У подножия Поющей башни Кесс наконец остановилась. Маленькую мятежницу по-прежнему трясло от злости, стоило ей вспомнить утреннюю контрольную Пинпин или насмешки господина Бача. Девочке страшно хотелось нарушить удушающе – безупречный порядок Араманта, рассердить, возмутить, сломать – неважно, кого или что, лишь бы взорвать изнутри эту гладко прилизанную красоту. Хотя бы на краткий миг. Кестрель попала в беду и нуждалась в друге, вот почему она оказалась у Поющей башни. Но только здесь беглянка поняла, как намерена поступить.
И поняв, начала взбираться наверх.
– Не надо! – тревожно окликнул Бомен. – Тебя накажут. Упадешь. Разобьешься.
А мне плевать.
Оказавшись на помосте, она продолжала карабкаться – теперь уже на саму башню. Это было нелегко: постройка раскачивалась на ветру, ноги девочки поминутно скользили на покосившихся опорах между трубами. Однако гибкая и крепкая школьница взбиралась все выше и выше, прижимаясь к прохладному металлу.
– Эй ты! – послышалось с верхнего яруса. – Слезай немедленно!
Какой-то чиновник в алом заметил нарушительницу и торопливо побежал по ступеням. Наткнувшись на сидящего мальчишку, взрослый помедлил, чтобы допросить его.
– Ты чем это занимаешься? Почему не в школе?
– Есть хочу, – пожаловался Мампо.
– Есть? Да вы только что обедали!
– А я нет.
– Значит, сам виноват. Все дети обедают на часовой перемене.
– Знаю, – откликнулся бедняга. – Только я все равно голодный.
Тем временем Кестрель добралась до горла башни, где и обнаружила кое-что интересное. В широкой металлической трубе была прорезана щель, а над ней темнела загадочная гравировка: стрела, указывающая вниз, и рисунок в виде буквы «S» – только хвостик у иероглифа загибался кругом и накрывал вершину.
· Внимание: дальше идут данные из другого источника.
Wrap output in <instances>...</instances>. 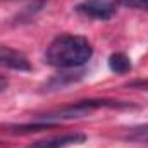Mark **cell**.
<instances>
[{
  "instance_id": "obj_10",
  "label": "cell",
  "mask_w": 148,
  "mask_h": 148,
  "mask_svg": "<svg viewBox=\"0 0 148 148\" xmlns=\"http://www.w3.org/2000/svg\"><path fill=\"white\" fill-rule=\"evenodd\" d=\"M5 90H7V79L3 76H0V93L5 91Z\"/></svg>"
},
{
  "instance_id": "obj_4",
  "label": "cell",
  "mask_w": 148,
  "mask_h": 148,
  "mask_svg": "<svg viewBox=\"0 0 148 148\" xmlns=\"http://www.w3.org/2000/svg\"><path fill=\"white\" fill-rule=\"evenodd\" d=\"M0 67L10 69V71H19V73H28L33 69L28 57L23 52L14 50L10 47H3V45H0Z\"/></svg>"
},
{
  "instance_id": "obj_1",
  "label": "cell",
  "mask_w": 148,
  "mask_h": 148,
  "mask_svg": "<svg viewBox=\"0 0 148 148\" xmlns=\"http://www.w3.org/2000/svg\"><path fill=\"white\" fill-rule=\"evenodd\" d=\"M93 57V47L84 36L79 35H60L45 52V62L57 69H79Z\"/></svg>"
},
{
  "instance_id": "obj_5",
  "label": "cell",
  "mask_w": 148,
  "mask_h": 148,
  "mask_svg": "<svg viewBox=\"0 0 148 148\" xmlns=\"http://www.w3.org/2000/svg\"><path fill=\"white\" fill-rule=\"evenodd\" d=\"M86 141V134L83 133H66L59 136H50L47 140H40L29 148H66L71 145H79Z\"/></svg>"
},
{
  "instance_id": "obj_3",
  "label": "cell",
  "mask_w": 148,
  "mask_h": 148,
  "mask_svg": "<svg viewBox=\"0 0 148 148\" xmlns=\"http://www.w3.org/2000/svg\"><path fill=\"white\" fill-rule=\"evenodd\" d=\"M76 10L81 16L91 17V19H110L115 12V2L112 0H84L76 5Z\"/></svg>"
},
{
  "instance_id": "obj_9",
  "label": "cell",
  "mask_w": 148,
  "mask_h": 148,
  "mask_svg": "<svg viewBox=\"0 0 148 148\" xmlns=\"http://www.w3.org/2000/svg\"><path fill=\"white\" fill-rule=\"evenodd\" d=\"M119 3L129 9H138V10L148 12V0H119Z\"/></svg>"
},
{
  "instance_id": "obj_6",
  "label": "cell",
  "mask_w": 148,
  "mask_h": 148,
  "mask_svg": "<svg viewBox=\"0 0 148 148\" xmlns=\"http://www.w3.org/2000/svg\"><path fill=\"white\" fill-rule=\"evenodd\" d=\"M109 67H110L112 73L115 74H126L131 71L133 64H131V59L126 53L117 52V53H112L109 57Z\"/></svg>"
},
{
  "instance_id": "obj_2",
  "label": "cell",
  "mask_w": 148,
  "mask_h": 148,
  "mask_svg": "<svg viewBox=\"0 0 148 148\" xmlns=\"http://www.w3.org/2000/svg\"><path fill=\"white\" fill-rule=\"evenodd\" d=\"M134 107L131 102L126 100H112V98H90V100H79L71 105H66L62 109L40 114L35 119L43 122H52V121H64V119H76V117H84L90 115L91 112L100 110V109H131Z\"/></svg>"
},
{
  "instance_id": "obj_7",
  "label": "cell",
  "mask_w": 148,
  "mask_h": 148,
  "mask_svg": "<svg viewBox=\"0 0 148 148\" xmlns=\"http://www.w3.org/2000/svg\"><path fill=\"white\" fill-rule=\"evenodd\" d=\"M79 76H73V73H62L53 76L48 83H47V90H59V88H64L66 84L74 83Z\"/></svg>"
},
{
  "instance_id": "obj_8",
  "label": "cell",
  "mask_w": 148,
  "mask_h": 148,
  "mask_svg": "<svg viewBox=\"0 0 148 148\" xmlns=\"http://www.w3.org/2000/svg\"><path fill=\"white\" fill-rule=\"evenodd\" d=\"M126 138L131 141H138V143H148V126L131 127L126 133Z\"/></svg>"
}]
</instances>
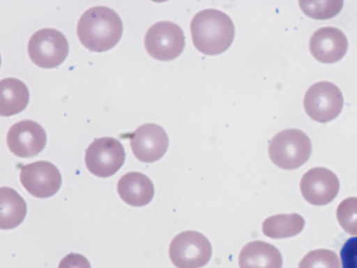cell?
<instances>
[{
    "mask_svg": "<svg viewBox=\"0 0 357 268\" xmlns=\"http://www.w3.org/2000/svg\"><path fill=\"white\" fill-rule=\"evenodd\" d=\"M119 15L106 6H94L80 17L77 34L81 43L93 52H105L114 47L122 36Z\"/></svg>",
    "mask_w": 357,
    "mask_h": 268,
    "instance_id": "obj_1",
    "label": "cell"
},
{
    "mask_svg": "<svg viewBox=\"0 0 357 268\" xmlns=\"http://www.w3.org/2000/svg\"><path fill=\"white\" fill-rule=\"evenodd\" d=\"M190 32L193 44L199 52L215 55L231 45L235 28L228 15L218 9L206 8L195 15L190 22Z\"/></svg>",
    "mask_w": 357,
    "mask_h": 268,
    "instance_id": "obj_2",
    "label": "cell"
},
{
    "mask_svg": "<svg viewBox=\"0 0 357 268\" xmlns=\"http://www.w3.org/2000/svg\"><path fill=\"white\" fill-rule=\"evenodd\" d=\"M272 162L284 170H294L303 165L312 152L309 137L302 131L290 128L278 133L268 144Z\"/></svg>",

Добежав до подножия Поющей башни, чиновник в алом резко окрикнул Бомена:
– Эй, парень! Что она вытворяет? Кто это?
– Это моя сестра.
– А ты кто?
– Я ее брат.
Сердитый дядька слегка напугал Бо, а когда мальчик нервничал, то говорил очень и очень разумно. Сбитый с толку чиновник задрал голову и гаркнул:
– А ну спускайся, негодница! Сейчас же! Что ты себе позволяешь?
– Понго! – крикнула та, продолжая карабкаться.
– Что-о? – изумился взрослый. – Что она говорит?
– Понго, – повторил Бомен.
– Это она мне?
– Трудно сказать, – пожал плечами школьник. – Может, и мне.
– Так это же я к ней обратился. Я велел спускаться, а она ответила: «Понго»!
– Наверное, решила, что вас так зовут.
– Еще чего. Нет такого имени – «Понго».
– Ну, я об этом не знал. Может, и она не знает.
Запутавшийся взрослый опять запрокинул голову – Кестрель почти достигла вершины – и проорал:
– Эй, это ты мне сказала?
– Понго пооа-пооа помпапрун! – отозвалась нарушительница.
Чиновник обернулся к мальчишке, перекосившись от праведного возмущения.
– Слышал? Ты слышал! Вот наглость! – И он снова закричал: – Быстро вниз, а не то донесу!
– Вы и так на нее донесете, – робко, но вполне рассудительно вставил Бомен.
– Разумеется, – откликнулся взрослый. – Хотя если она не спустится, донесу еще больше. – Он опять повысил голос: – Эй! Я потребую, чтобы у твоей семьи отняли баллы!
– Бангаплоп! – откликнулась Кестрель.
Она как раз поравнялась с одним из огромных кожаных черпаков; грубое слово промчалось вниз по трубам и вылетело из рожков секундой позже и странно искаженным:
– Банг-анг-анга-плоп-оп-п!
Бунтарка сунула голову прямо в совок и крикнула:
– Сагахог!
И рожки протрубили гулко:
– САГ-АГ-АГ-А-ХОГ-Г-Г!
Мужчина в алом плаще побледнел от возмущения.
– Эта малявка помешает послеобеденному заседанию, – ужаснулся он. – Чего доброго, в Коллегии услышат!